<architecture> A sequence of functional units ("stages") which performs a task in several steps, like an assembly line in a factory. Each functional unit takes inputs and produces outputs which are stored in its output buffer. One stage's output buffer is the next stage's input buffer. This arrangement allows all the stages to work in parallel thus giving greater throughput than if each input had to pass through the whole pipeline before the next input could enter.
The costs are greater latency and complexity due to the need to synchronise the stages in some way so that different inputs do not interfere.

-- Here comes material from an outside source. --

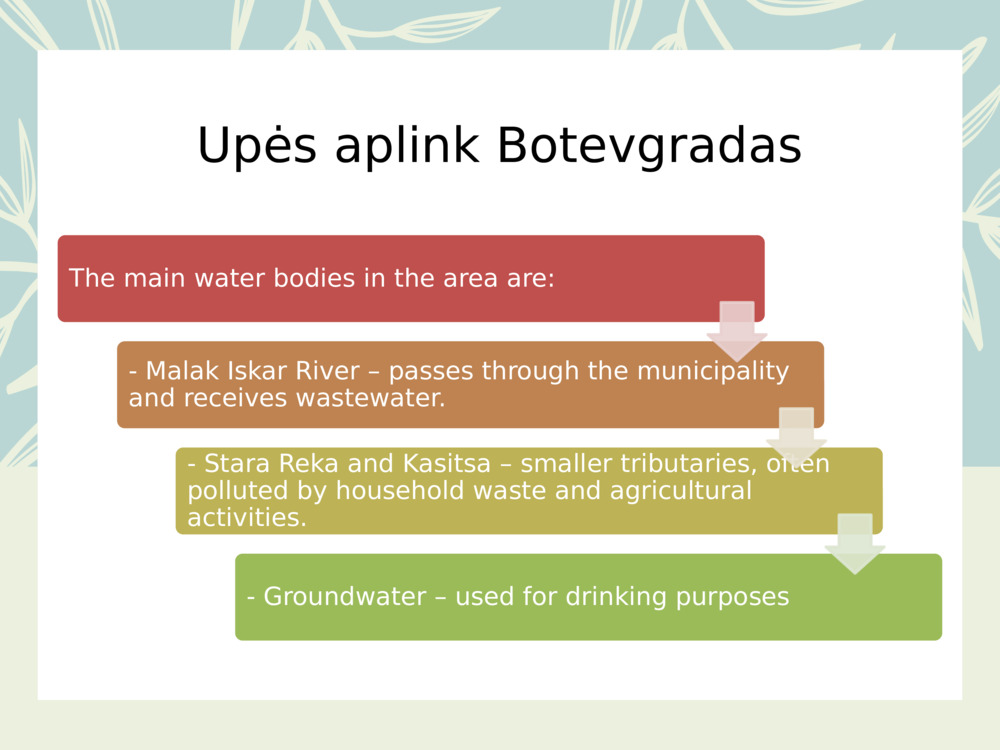 Upės aplink Botevgradas

The main water bodies in the area are:

- Malak Iskar River – passes through the municipality and receives wastewater.

- Stara Reka and Kasitsa – smaller tributaries, often polluted by household waste and agricultural activities.

- Groundwater – used for drinking purposes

The pipeline will only work at full efficiency if it can be filled and emptied at the same rate that it can process.
Pipelines may be synchronous or asynchronous. A synchronous pipeline has a master clock and each stage must complete its work within one cycle. The minimum clock period is thus determined by the slowest stage. An asynchronous pipeline requires handshaking between stages so that a new output is not written to the interstage buffer before the previous one has been used.

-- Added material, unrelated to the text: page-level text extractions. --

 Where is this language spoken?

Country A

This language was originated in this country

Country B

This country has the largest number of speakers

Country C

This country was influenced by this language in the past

Many CPUs are arranged as one or more pipelines, with different stages performing tasks such as fetch instruction, decode instruction, fetch arguments, arithmetic operations, store results. For maximum performance, these rely on a continuous stream of instructions fetched from sequential locations in memory. Pipelining is often combined with instruction prefetch in an attempt to keep the pipeline busy.
When a branch is taken, the contents of early stages will contain instructions from locations after the branch which should not be executed. The pipeline then has to be flushed and reloaded. This is known as a pipeline break.